Forced Disclosure Demonstrates Low-Income ESCO Customers Pay More

By: Meghan Boland, Esq.

Citing average ESCO cost data made public by the utility under discovery, the Public Utility Law Project (PULP) asserts that the vast majority of low income customers obtaining their supply from an ESCO at National Fuel Gas Distribution (NFGD) in New York paid more than they would have if they had purchased it from the utility.
Specifically, PULP stated that “more than half of the gas volume ESCOs supplied to the Company’s low income customers during the period in question was priced at least 44.6% higher than gas supplied by the Company.”

Last week, an administrative law judge (ALJ) ruled that certain aggregate ESCO cost data, including the information described above, must be produced by NFGD in response to discovery requests by consumer advocates in a current NFGD rate case (Case 16-G-0257). The Public Utility Law Project has since used that information to publish its own data comparing prices of utilities with that of third party energy suppliers. This ruling is significant because it opens the door to PULP – and potentially other parties – seeking similar data from all the utilities. It also is part of a regulatory landscape that is increasingly skeptical of third party retail energy suppliers.

The ruling came in response to an August 10 motion submitted by the National Energy Marketers Association (NEMA) to strike certain information requests (IR) served by PULP on National Fuel Gas Distribution. On August 12 and 22, NEMA made additional similar motions, although later withdrew some of its requests.
In ruling against NEMA’s request to keep such information confidential, the ALJ noted that PULP was not seeking information that would reveal specific ESCOs by name or the individual rates but that it was seeking to determine “whether low income funds might be better allocated to better inform customers about the availability of ESCO supply service where the aggregated data may show that ESCO supply offers low income customers better prices or services relative to NFGD’s bundled service.”

The information at issue, and which now must be produced, is essentially an aggregate of ESCO charges billed to customers for supply, which will likely be compared to the default service cost.
Additionally, the ALJ cited previous cases where similar information was requested. Noting that “the issues involved in NEMA’s objections are neither unique, nor ones of first impression” he cited to the Niagara Mohawk Power Corporation d/b/a National Grid’s 2012 electric and gas rate cases (12-E-0201 and 12-G-0202), where the Retail Energy Supply Association (RESA) made motions objecting to IRs that requested information similar to those under objection herein by NEMA. In the 2012 case, the ALJ held that the material sought was 1) relevant to the proceeding and thus discoverable, and 2) not withheld from public disclosure as a trade secret under Public Officer’s Law 87(2)(d) and 16 NYCRR 6-1.3.
Thus, while NEMA objected to certain portions of the IRs served on NFGD, on trade secret and relevance grounds, the ALJ noted that since trade secret status was previously denied for similar aggregate data, the ESCO cost data should be required to be produced in this matter as well.

As in the 2012 case, the ALJ ruled that individual ESCO names shall not be identified or associated with the charges, ESCO names must be redacted.
This information release comes on the heels of the Commission’s Order Regarding the Provision of Service to Low-Income Customers by Energy Service Companies (Case 12-M-0476 et al.) which established a moratorium on energy service company (“ESCO”) enrollments and renewals of assistance program participants.

SHORT EXERCISE: Render this sentence from the article on ESCO cost data into Spanish: "The information at issue, and which now must be produced, is essentially an aggregate of ESCO charges billed to customers for supply, which will likely be compared to the default service cost." The listing comes from an unrelated source.

LISTED RECORDS:
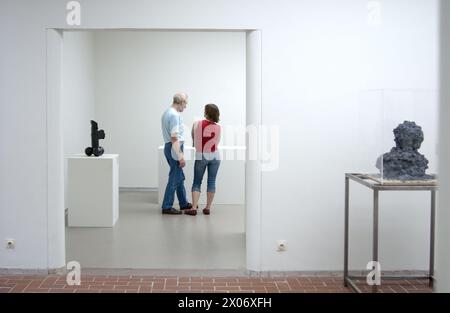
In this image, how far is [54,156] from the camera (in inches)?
195

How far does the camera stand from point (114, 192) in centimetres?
698

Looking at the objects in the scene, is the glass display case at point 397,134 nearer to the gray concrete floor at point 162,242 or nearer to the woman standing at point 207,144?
the gray concrete floor at point 162,242

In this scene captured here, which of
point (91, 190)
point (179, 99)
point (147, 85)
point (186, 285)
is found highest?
point (147, 85)

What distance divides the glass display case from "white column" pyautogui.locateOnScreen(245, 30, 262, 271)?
0.93 meters

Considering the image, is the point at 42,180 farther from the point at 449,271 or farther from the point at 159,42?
the point at 159,42

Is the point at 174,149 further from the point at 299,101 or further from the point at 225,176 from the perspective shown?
the point at 299,101

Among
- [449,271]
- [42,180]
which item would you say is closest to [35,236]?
[42,180]

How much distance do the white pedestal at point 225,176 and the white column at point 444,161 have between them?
7054 millimetres

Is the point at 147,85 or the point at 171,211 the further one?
the point at 147,85

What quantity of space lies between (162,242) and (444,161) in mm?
4984

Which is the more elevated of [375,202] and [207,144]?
[207,144]

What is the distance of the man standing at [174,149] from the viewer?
726 cm

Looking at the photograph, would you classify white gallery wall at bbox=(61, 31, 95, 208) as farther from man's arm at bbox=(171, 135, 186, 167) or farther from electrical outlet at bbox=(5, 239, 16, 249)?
electrical outlet at bbox=(5, 239, 16, 249)

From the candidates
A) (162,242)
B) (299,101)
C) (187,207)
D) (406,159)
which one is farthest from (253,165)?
(187,207)
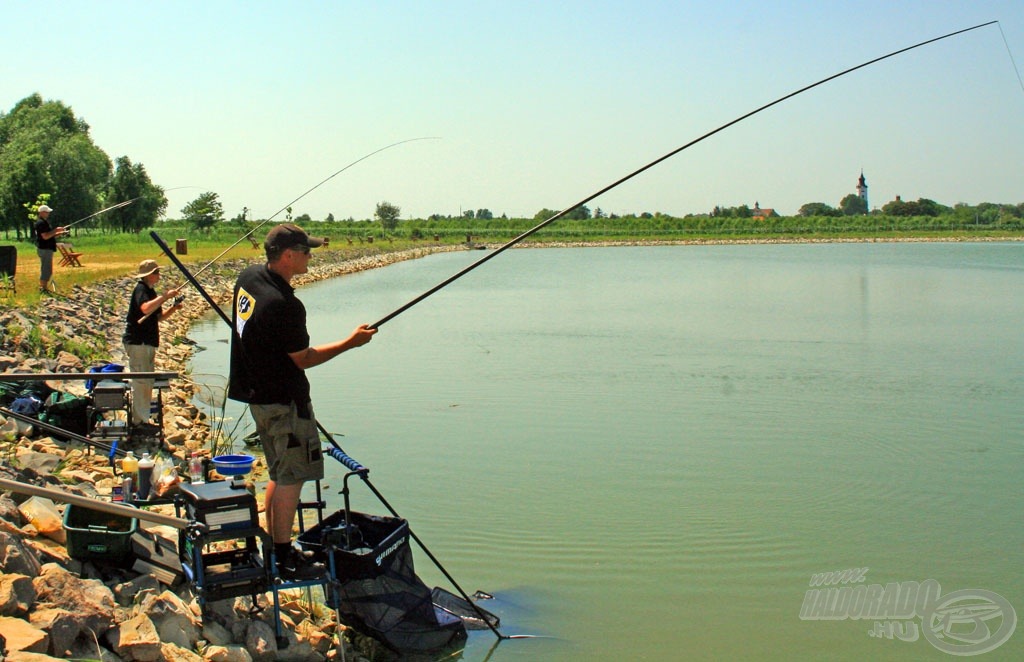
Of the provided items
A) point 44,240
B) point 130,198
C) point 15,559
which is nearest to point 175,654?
point 15,559

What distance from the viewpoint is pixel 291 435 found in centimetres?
443

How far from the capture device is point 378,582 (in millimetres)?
4605

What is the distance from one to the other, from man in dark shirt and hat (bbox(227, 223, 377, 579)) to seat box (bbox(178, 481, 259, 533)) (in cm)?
11

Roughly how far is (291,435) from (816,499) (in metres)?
5.06

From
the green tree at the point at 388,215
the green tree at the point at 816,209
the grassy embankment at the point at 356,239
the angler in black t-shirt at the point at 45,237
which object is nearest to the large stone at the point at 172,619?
the angler in black t-shirt at the point at 45,237

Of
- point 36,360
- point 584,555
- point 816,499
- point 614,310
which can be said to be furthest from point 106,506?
point 614,310

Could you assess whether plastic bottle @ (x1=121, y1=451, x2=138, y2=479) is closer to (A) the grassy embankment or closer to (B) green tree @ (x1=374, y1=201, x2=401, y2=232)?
(A) the grassy embankment

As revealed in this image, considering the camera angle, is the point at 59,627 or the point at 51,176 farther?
the point at 51,176

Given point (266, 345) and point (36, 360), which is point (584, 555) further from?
point (36, 360)

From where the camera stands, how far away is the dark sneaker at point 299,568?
4480 mm

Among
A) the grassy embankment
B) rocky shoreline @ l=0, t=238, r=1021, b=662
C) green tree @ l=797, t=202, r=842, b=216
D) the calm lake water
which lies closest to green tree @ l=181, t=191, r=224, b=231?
the grassy embankment

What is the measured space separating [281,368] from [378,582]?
1059 mm

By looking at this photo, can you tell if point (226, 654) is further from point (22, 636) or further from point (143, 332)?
point (143, 332)

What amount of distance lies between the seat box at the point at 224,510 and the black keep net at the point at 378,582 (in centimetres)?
39
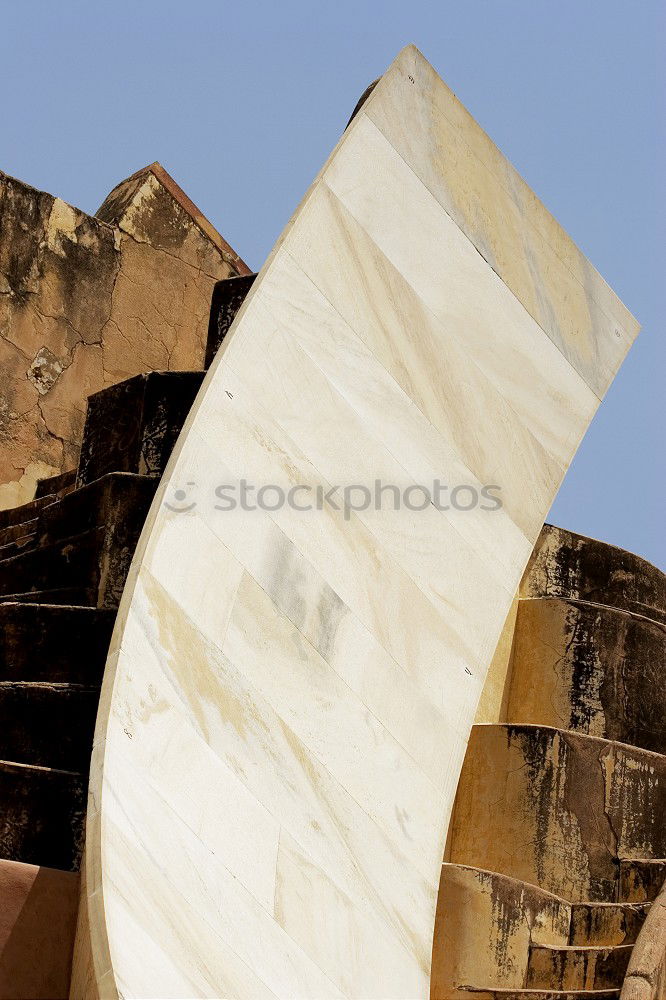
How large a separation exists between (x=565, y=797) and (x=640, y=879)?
29 cm

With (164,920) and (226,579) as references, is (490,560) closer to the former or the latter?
(226,579)

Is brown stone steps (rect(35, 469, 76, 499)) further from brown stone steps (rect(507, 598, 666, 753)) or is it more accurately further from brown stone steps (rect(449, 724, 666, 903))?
brown stone steps (rect(449, 724, 666, 903))

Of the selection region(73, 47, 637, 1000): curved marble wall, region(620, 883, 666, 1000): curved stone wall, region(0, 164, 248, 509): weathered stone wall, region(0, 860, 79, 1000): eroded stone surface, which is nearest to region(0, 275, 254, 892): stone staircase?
region(0, 860, 79, 1000): eroded stone surface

EXERCISE OUTPUT: La información en cuestión, y que ahora debe presentarse, es esencialmente un agregado de los cargos de las ESCO facturados a los clientes por el suministro, que probablemente se comparará con el costo del servicio predeterminado.